Over the years, we have grown closer to our neighbor to the south, Washington, D.C.

The cities are alike in many ways. Their populations are roughly equal. Many Baltimore residents now commute to jobs in D.C. Many Washingtonians visit our Inner Harbor or Little Italy. We are both part of one big metropolitan region.

But there is a major difference — Washington is growing while Baltimore is continuing its relentless decline. Washington grew by 5 percent from 2000 to 2010; Baltimore fell by 4.6 percent, losing 30,193 residents.

Any resident can tell you there is no sense comparing Washington to Baltimore. Washington is rich, the federal government subsidizes it, and so on. Baltimore is poor and burdened with crime, struggling schools and so on.

But there is another and very important way in which the cities diverge — the property tax rate. Baltimore taxes its residents at $2.38 per $100 of assessed valuation. Washington’s is almost two-thirds less, charging homeowners only $0.85.

A $100,000 house in Baltimore pays $2,380 in annual property taxes. A house of similar value in Washington pays $850.

The regional contrast is even more stark. It is not just Washington that has a tax rate far below Baltimore’s. Washington and every county in the greater metropolitan area have property tax rates far below Baltimore. Here is how it breaks down:

Baltimore City $2.38

Washington, D.C. 0.85

Baltimore County 1.21

Anne Arundel 0.99

Harford 1.14

Montgomery 0.80

Prince George’s 1.07

Arlington (Va.) 0.958

Fairfax (Va.) 1.09

An ominous future

Most Baltimore residents have long known that the city property tax rate is basically twice the rate of Baltimore County’s.
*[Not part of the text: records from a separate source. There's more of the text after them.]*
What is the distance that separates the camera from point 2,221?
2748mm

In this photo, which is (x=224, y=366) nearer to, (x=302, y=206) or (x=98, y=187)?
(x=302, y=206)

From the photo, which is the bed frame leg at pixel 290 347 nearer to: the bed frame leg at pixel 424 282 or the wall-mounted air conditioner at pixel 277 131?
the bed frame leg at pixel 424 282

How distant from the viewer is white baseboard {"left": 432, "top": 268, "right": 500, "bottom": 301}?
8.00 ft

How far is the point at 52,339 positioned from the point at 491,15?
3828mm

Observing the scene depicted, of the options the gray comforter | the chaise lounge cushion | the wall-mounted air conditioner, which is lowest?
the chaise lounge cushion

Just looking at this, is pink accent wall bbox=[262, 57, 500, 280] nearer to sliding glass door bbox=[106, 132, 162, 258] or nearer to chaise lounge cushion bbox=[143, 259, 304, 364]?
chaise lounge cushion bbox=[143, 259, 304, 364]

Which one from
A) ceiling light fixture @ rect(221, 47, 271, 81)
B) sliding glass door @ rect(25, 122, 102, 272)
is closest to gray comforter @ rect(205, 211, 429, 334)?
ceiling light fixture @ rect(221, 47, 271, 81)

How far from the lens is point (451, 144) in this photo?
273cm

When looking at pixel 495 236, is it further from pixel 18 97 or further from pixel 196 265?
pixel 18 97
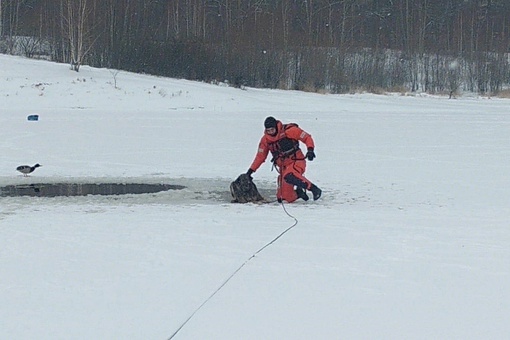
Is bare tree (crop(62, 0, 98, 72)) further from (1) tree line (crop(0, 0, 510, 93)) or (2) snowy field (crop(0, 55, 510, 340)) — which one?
(2) snowy field (crop(0, 55, 510, 340))

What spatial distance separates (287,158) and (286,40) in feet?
129

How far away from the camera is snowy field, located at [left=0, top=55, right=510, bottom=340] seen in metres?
5.05

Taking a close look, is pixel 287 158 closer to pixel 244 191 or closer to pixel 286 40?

But the same thing is not true in the Washington area. There the rates between D.C. and the counties around it are roughly equal. There is no penalty for living in Washington as there is for living in Baltimore.

This situation is ominous for Baltimore’s future. The tax rate here is at least twice what it is in every community in the entire metropolitan area. Given Baltimore’s admitted handicaps, it is hard to see why anyone would move here, or why the decline will stop.

Steven J.K. Walters, a Loyola University Maryland professor, is proposing a radical solution — cut the property tax to $1.

This sounds radical until you realize that all it will do is put Baltimore on the same footing as the surrounding communities. He boldly predicts that once the economic penalty is lifted, Baltimore’s growth in total revenue will more than make up for the reduced tax rate.

Again this sounds radical unless you reflect on the fact that Baltimore was the only community in the entire region to suffer a population loss in the last decade. Many communities grew by double digits, while Baltimore lost.

This situation did not happen overnight. Baltimore raised its property tax rate 18 times in the last 60 years, at the same time its population plummeted.

But the future is ominous. People can move and they do. We are priced out of the market. The region’s residents are not buying Baltimore.

Insurance needed

To cut the tax rate to $1, you need to appreciate the effect of Baltimore’s current tax burden. It is a blight on the city. It keeps values low and retards growth. The 40,000 vacant properties in the city will never get redeveloped facing this kind of tax burden.

But the reverse is also true. Remove the tax penalty, Baltimore will share in the region’s prosperity and growth. The trick is how to bring it about. There will be a short-term gap while the tax base rebuilds.

Walters has a proposal — lower the tax rate to $1 to take effect several years in the future. As values rise in anticipation of the new tax rate, take that extra income and bank it to fill the gap.

But like all economic projections, the Walters proposal is necessarily “iffy.” We need some insurance.

The Greater Baltimore Committee is proposing that the city and state spend $400 million to expand the convention center. We just spent $300 million on a convention hotel. So the city knows how to spend money for a bold idea.

Now we need city leaders — the mayor and City Council and the General Assembly delegation — to turn their attention in a different direction. They need to create a backup fund to assure that the city can pay its bills while the benefits of the new tax rate take hold.

The process starts with everyone buying into the bold idea. For the good of the city and its residents, we need to remove Baltimore’s tax penalty.